Sprawa dotyczy Victora urodzonego w 2015 r. w Londynie. W zagranicznym akcie urodzenia dziecka wpisano jako rodziców dwie kobiety, z tego powodu kierownik Urzędu Stanu Cywilnego w Piasecznie odmówił transkrypcji dokumentu, uznając, że jego treść narusza zasady porządku publicznego RP. Wojewoda mazowiecki także odmówił wpisania do akt stanu cywilnego tego zagranicznego aktu urodzenia.

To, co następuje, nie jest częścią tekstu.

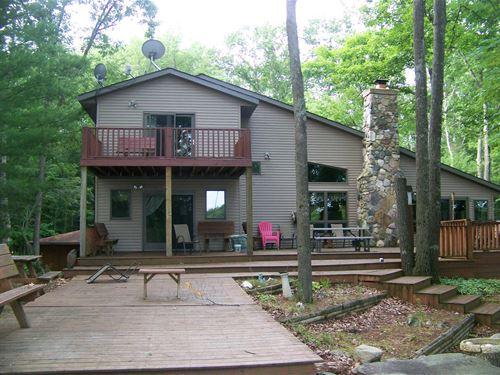 Strawberry Lake Lodge : Evart : Osceola County : Michigan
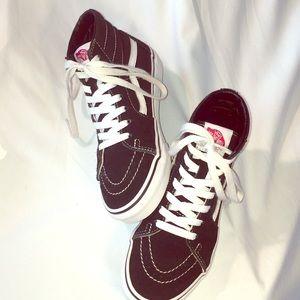 Vans Sk8-Hi Black/White Sneakers!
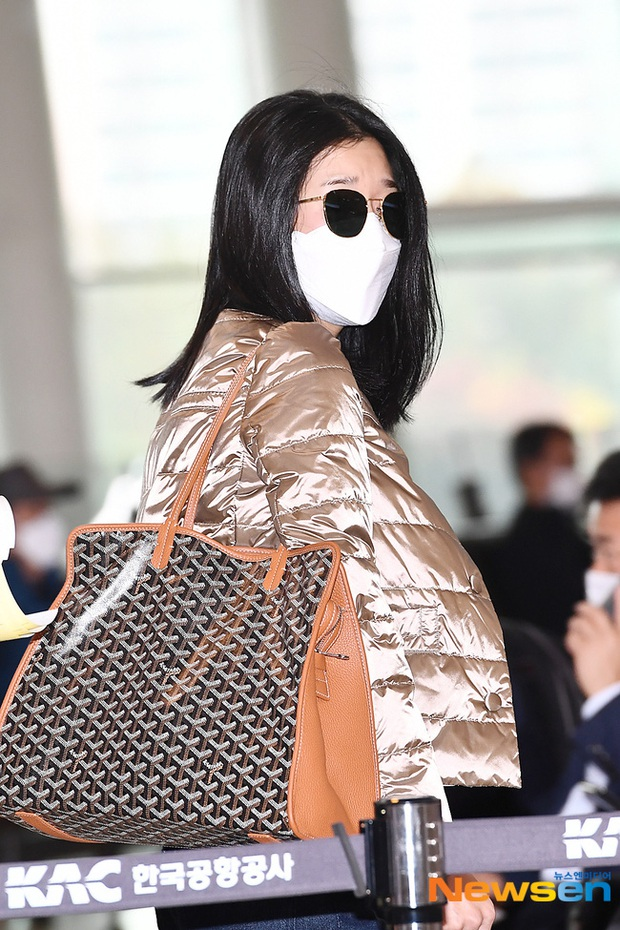 Điên nữ Seo Ye Ji ra sân bay thôi cũng ngầu muốn xỉu, choáng nhẹ khi nàng bỏ kính khoe mặt mộc và sống mũi đòi mạng - Ảnh 4.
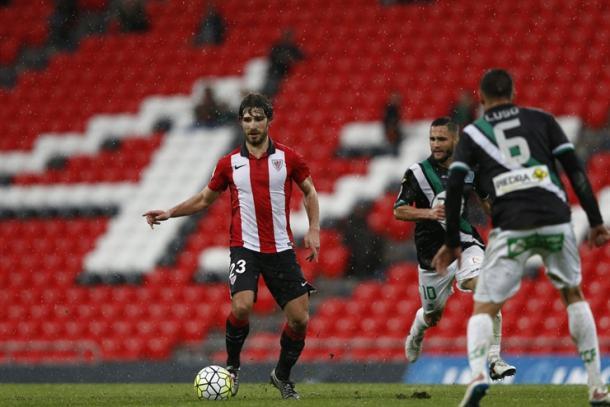 Yeray conduce el balón en un partido en San Mamés con el Bilbao Athletic | Foto: Athletic Club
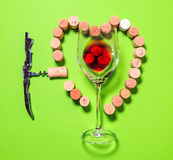Glas rode wijn, kurketrekker en cork kurken die een hart vormen Royalty-vrije Stock Afbeeldingen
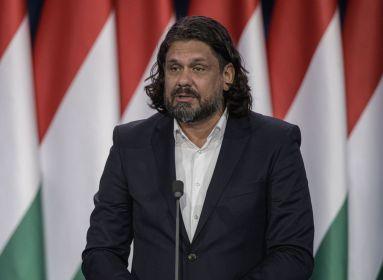Egészpályás letámadás a magyar kormány ellen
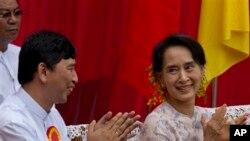 Pemimpin oposisi Myanmar Aung San Suu Kyi, kanan, dan activis pro demokrasi Min Ko Naing.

Uchwała NSA nie pomoże dzieciom wychowywanym przez pary jednopłciowe>>

 

Aktu się nie rejestruje, ale praw nie odmawia

Naczelny Sąd Administracyjny w "uchwale siódemkowej" z 2 grudnia 2019 r. akt II OPS 1/19 orzekł, że wpisanie do polskiego rejestru stanu cywilnego w drodze transkrypcji dwóch kobiet jako rodziców dziecka, stanowiłoby naruszenie podstawowych zasad polskiego porządku prawnego. Jednocześnie jednak podkreślił, że nie możne to pozbawiać dziecka praw.
Dlatego zdaniem NSA organy administracji publicznej, czyli np. urząd miasta, powinny nadać Victorowi – i innym dzieciom znajdującym się w podobnej sytuacji – numer PESEL i  wydać dokument tożsamości w oparciu o zagraniczny akt urodzenia. W praktyce okazało się to jednak trudne do wyegzekwowania.

 

 

Odwołanie do wojewody

Jak informuje Kampania Przeciwko Homofobii, matki chłopca ponownie złożyły do Urzędu Miasta w Warszawie wniosek o wydanie Victorowi dowodu osobistego. W imieniu Prezydenta m.st. Warszawy Rafała Trzaskowskiego, pomimo orzeczenia NSA, wydano decyzję odmawiającą wydania maluchowi dokumentu. Matki odwołały się od decyzji do Wojewody Mazowieckiego - prezydent Rafał Trzaskowski ma teraz szansę, przed przekazaniem sprawy do Wojewody, na uwzględnienie odwołania w całości i zmianę swojej decyzji na zasadzie autokontroli.